“Twenty days before the Feast of the Nativity my mother died; soon after, my late father was carried off (xchaptah) while they were burying my mother; my father took medicine but once before we buried him. The pest continued to rage for seven days after Easter; my mother, my father, my brother and my sister died this year.[58]

It could not, of course, be the son of Balam, who died in 1521, who wrote this.

Under 1563 the writer mentions:—

“At this time my second son Raphael was born, at the close of the fourth year of the fourth cycle after the revolt.”

The last entry which contains the characteristic words ixnu

ahol, “you my children,” occurs in the year 1559, and is the last given in my translation.
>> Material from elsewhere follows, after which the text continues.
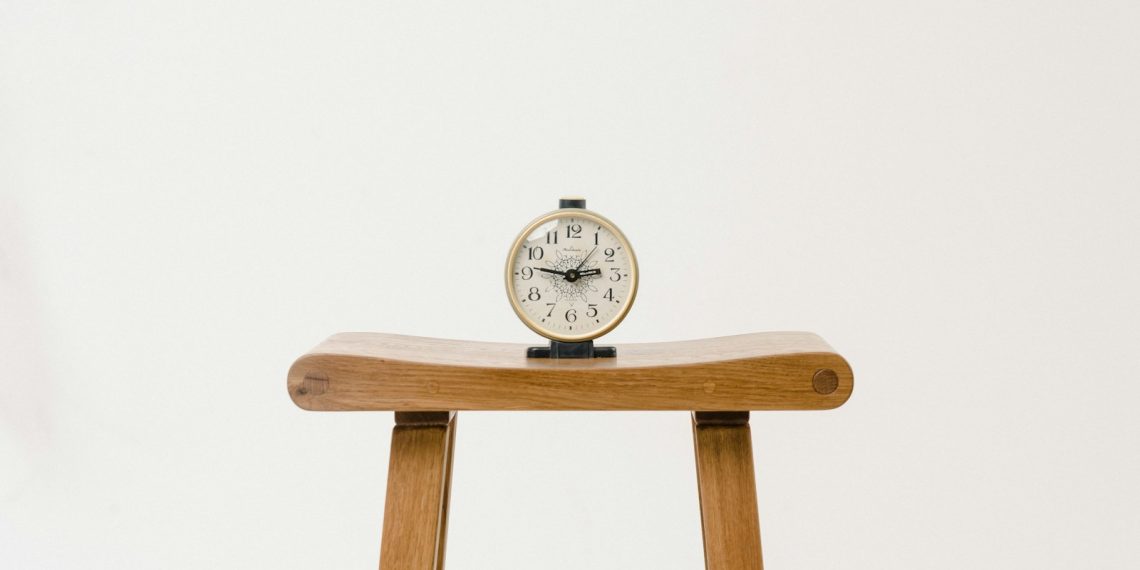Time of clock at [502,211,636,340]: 2:46
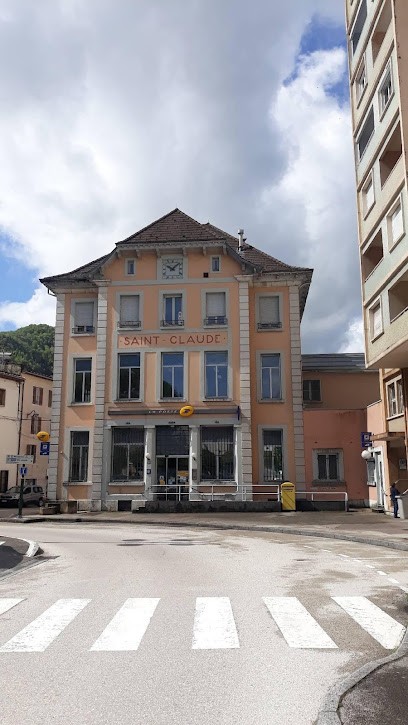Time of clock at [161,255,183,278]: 10:07
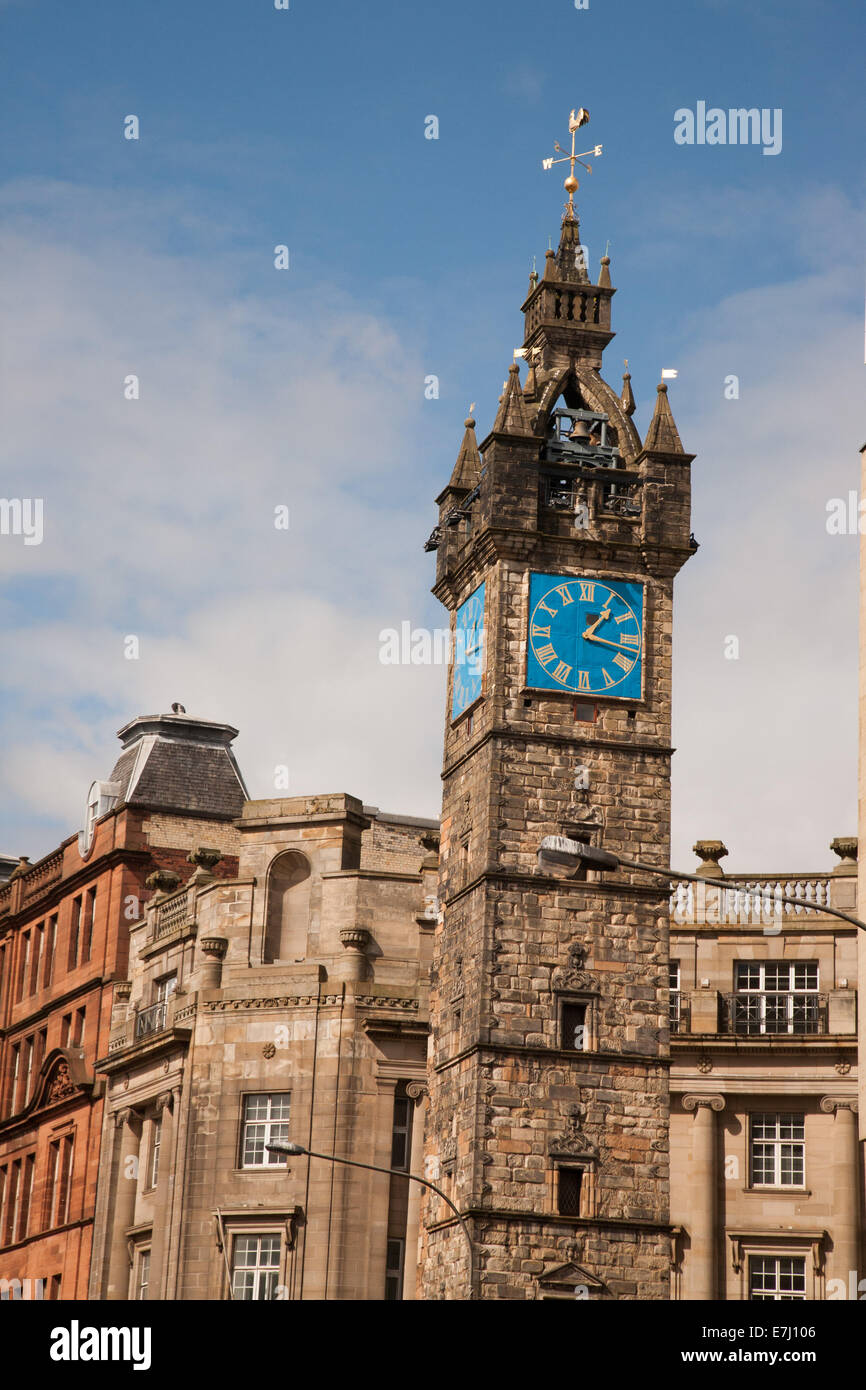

My belief is that the document I give was written by the father of Francisco Ernantez Xahila. The latter continued it from 1560 to 1583, when it was taken up by Francisco Diaz, and later by other members of the Xahila family.

The Abbé Brasseur was of the opinion that these Annals carry the record of the nation back to the beginning of the eleventh century, at least. A close examination of the account shows that this is not the case. Gagavitz, the earliest ruler of the nation, can easily be traced as the ancestor in the eighth remove, of the author. The genealogy is as follows:—

1. Gagavitz, “he who came from Tulan.”

2. His son, Cay Noh, who succeeded him.